A wiecie co? Zdarzyło mi się, haha :) Następnym razem proszę - czytajcie ze zrozumieniem. I troszkę kultury - będę wdzięczna. Aha, mieszkania wynajmują nie tylko ludzie pochodzący ze wsi - także ci, którzy przeprowadzili się z innego miasta. Pozdrawiam :)
@kuki543: Kto budował to nie wiem, nie moje mieszkanie, nie było mnie przy tym. Jeśli chodzi o zakręcanie wody - to tak, wszędzie zaglądałam, i tak, była tylko i wyłącznie możliwość zakręcenia wody w całym mieszkaniu. I nie - blondynką nie jestem. Ani fizycznie, ani mentalnie.
@makabresque: Czuję się, dziękuję bardzo.
@Wredzma: Ja wiem, że wymiana baterii to prosta sprawa, i w końcu też się na tym skończyło. Tylko u nas był mały problem - w Polsce standardowy rozstaw baterii to 17, a zawory w ścianie zamontowane były na 16. Właściciel w końcu pokombinował, ale mi chodzi głównie o podejście spółdzielni - jak pogotowie, to powinno być właśnie po to, żebym nie musiała ściągać właściciela w sobotę wieczorem.
@MrSpook: Miło mi, że oceniasz, nie znając kogoś. Raz - mój facet męczył się z odkręcaniem godzinę, 4 razy był w castoramie po klucze itd. Dwa - właściciel mieszkania (wynajmujemy je) też sobie z tym nie poradził. Trzy - niekoniecznie trzeba być skłóconym z sąsiadami. Nie przyszło Ci do głowy, że a) jeden z nich to samotna pani z dzieckiem, b) kogoś może nie być w sobotni wieczór, c) mieszkania poniżej stoją puste? Ps. Pełnoletnie "coś", które ktoś wypuścił z domu, zastanawia się teraz, w jaki sposób byłeś uczony manier od innych "pełnoletnich"...
@N77: To nie było w walentynki, tylko tydzień wcześniej...
@zmyslnamietny: Hmmm... Miałam.
@MalyCzarnyKot: Z tym się zgodzę, chorobą nie można usprawiedliwiać wszystkiego. Ja może nie mam jakiejś superhiperogromnej wagi (80 kg przy 170 cm), jednak jest to nadwaga, z którą jest mi źle. Też uważam, że bierność nie jest dobra, dlatego w miarę możliwości staram się żyć aktywnie. Jednak nie spotkałam jeszcze nieznajomej osoby, która w normalny sposób patrzyłaby na to, jak jem... Zawsze widzę we wzroku "ta to jeszcze wpieprza?!", nawet jeśli jest to po prostu jabłko czy sałatka. Po prostu nie lubię być szufladkowana :( szczęście w nieszczęściu, dzięki temu sama nauczyłam się przez to, żeby nie oceniać ludzi po wyglądzie.

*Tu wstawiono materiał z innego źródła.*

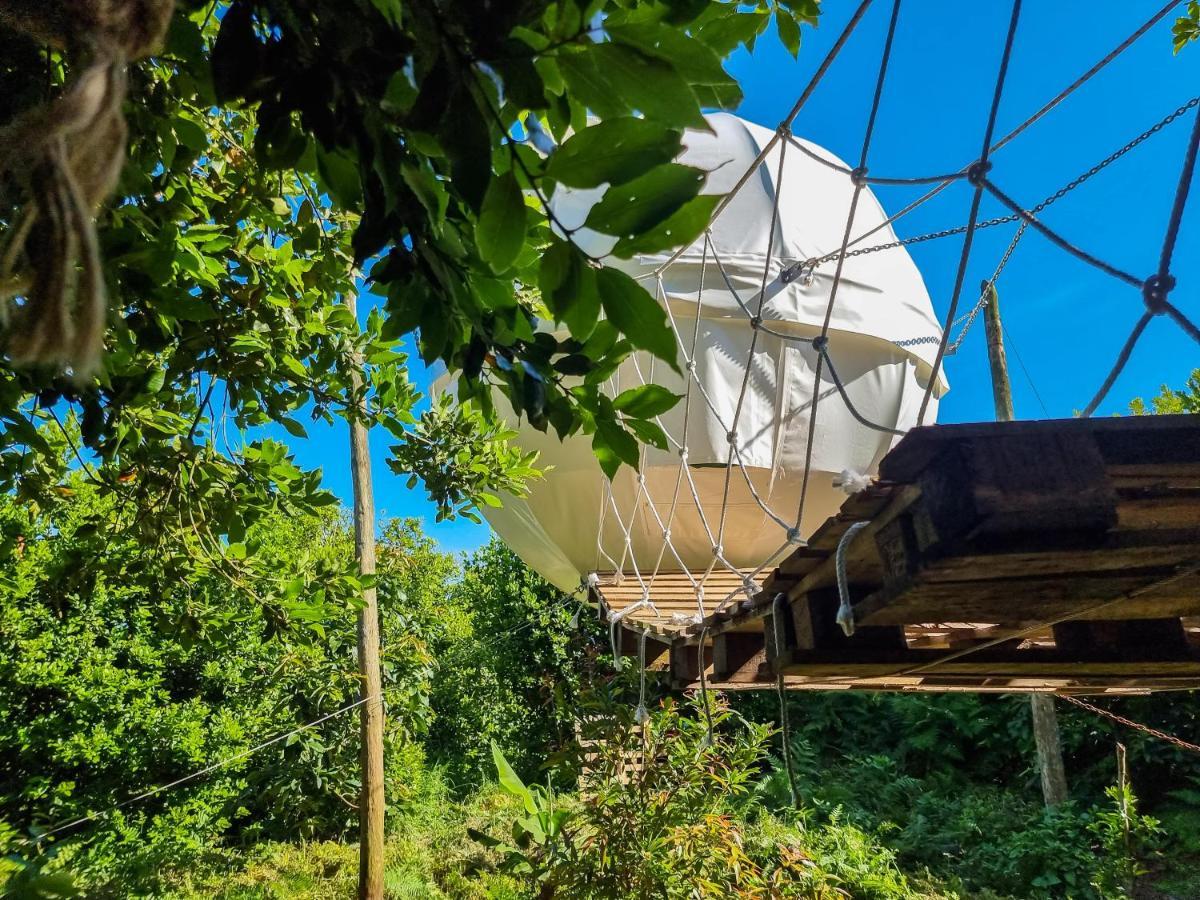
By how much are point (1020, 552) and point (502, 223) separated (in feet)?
2.59

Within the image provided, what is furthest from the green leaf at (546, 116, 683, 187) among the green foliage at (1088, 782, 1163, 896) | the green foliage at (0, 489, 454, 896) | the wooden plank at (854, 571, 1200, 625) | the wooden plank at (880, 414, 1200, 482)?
the green foliage at (1088, 782, 1163, 896)

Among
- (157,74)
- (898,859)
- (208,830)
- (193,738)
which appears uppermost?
(157,74)

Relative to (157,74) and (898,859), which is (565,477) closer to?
(157,74)

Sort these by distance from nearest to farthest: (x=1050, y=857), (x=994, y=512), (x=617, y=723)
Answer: (x=994, y=512) < (x=617, y=723) < (x=1050, y=857)

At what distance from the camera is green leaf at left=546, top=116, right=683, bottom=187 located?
469 millimetres

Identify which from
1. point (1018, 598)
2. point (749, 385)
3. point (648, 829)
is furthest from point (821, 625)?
point (648, 829)

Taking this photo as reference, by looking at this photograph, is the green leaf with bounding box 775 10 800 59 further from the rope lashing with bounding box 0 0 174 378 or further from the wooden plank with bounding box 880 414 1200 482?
the rope lashing with bounding box 0 0 174 378

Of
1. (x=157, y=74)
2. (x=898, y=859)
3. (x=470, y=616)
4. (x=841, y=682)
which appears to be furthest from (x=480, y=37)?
(x=470, y=616)

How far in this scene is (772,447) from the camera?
3.71 metres

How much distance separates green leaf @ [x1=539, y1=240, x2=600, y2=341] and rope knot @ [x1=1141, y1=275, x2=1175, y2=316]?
762 millimetres

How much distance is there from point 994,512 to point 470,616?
12.7 meters

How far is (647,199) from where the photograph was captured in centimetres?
48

@z_lasu: Powiedz żonie, że prośba o skierowanie na badanie przeciwciał nie ma sensu. Niech lepiej zrobi prywatnie - lepiej to, niż wcale. Koszt plus minus 50 zł za oba. Ja też mam TSH, FT3 i FT4 w normie, a przeciwciała 100 razy ponad normę. I to jest właśnie jedna z przyczyn problemów.
@MalyCzarnyKot: Tego nie wiesz, bo hormony różnie wpływają na każdego. ja też uważałam na to, co jadłam, i przytyłam 10 kg w ciągu pół roku, z czego 6 w ciągu jednego miesiąca. Waga zaczęła lekko spadać dopiero po lekach z hormonami. I nie, nie uznaję tego za "magiczne tabletki" i nie wpieprzam chipsów z colą. Odżywiam się i uprawiam sport jak zawsze. Wiem, że to też tego zasługa, a hormony tylko w tym pomagają, ale jednak mają wpływ na wagę.
@mrkjad: Grubasów nie leczy się z podatków, grubasy chodzą prywatnie do lekarza, niestety. Lekarz funduszowy może co najwyżej przepisać czosnek. Ale racja - łatwo szufladkuje się ludzi. I przez osoby, które to robią, łatwo wpada się w kompleksy.
@Visenna: Wybacz, że nie wyliczyłam swojej doby specjalnie po to, aby zrobić dobrze Twojemu matematycznemu umysłowi. Obiecuję poprawę.
@MalyCzarnyKot: Pod jedną z historii napisałam już komentarz, że przy niedoczynności NIE MUSZĄ występować wszystkie objawy. Ciebie nadwaga akurat ominęła. I ciesz się z tego.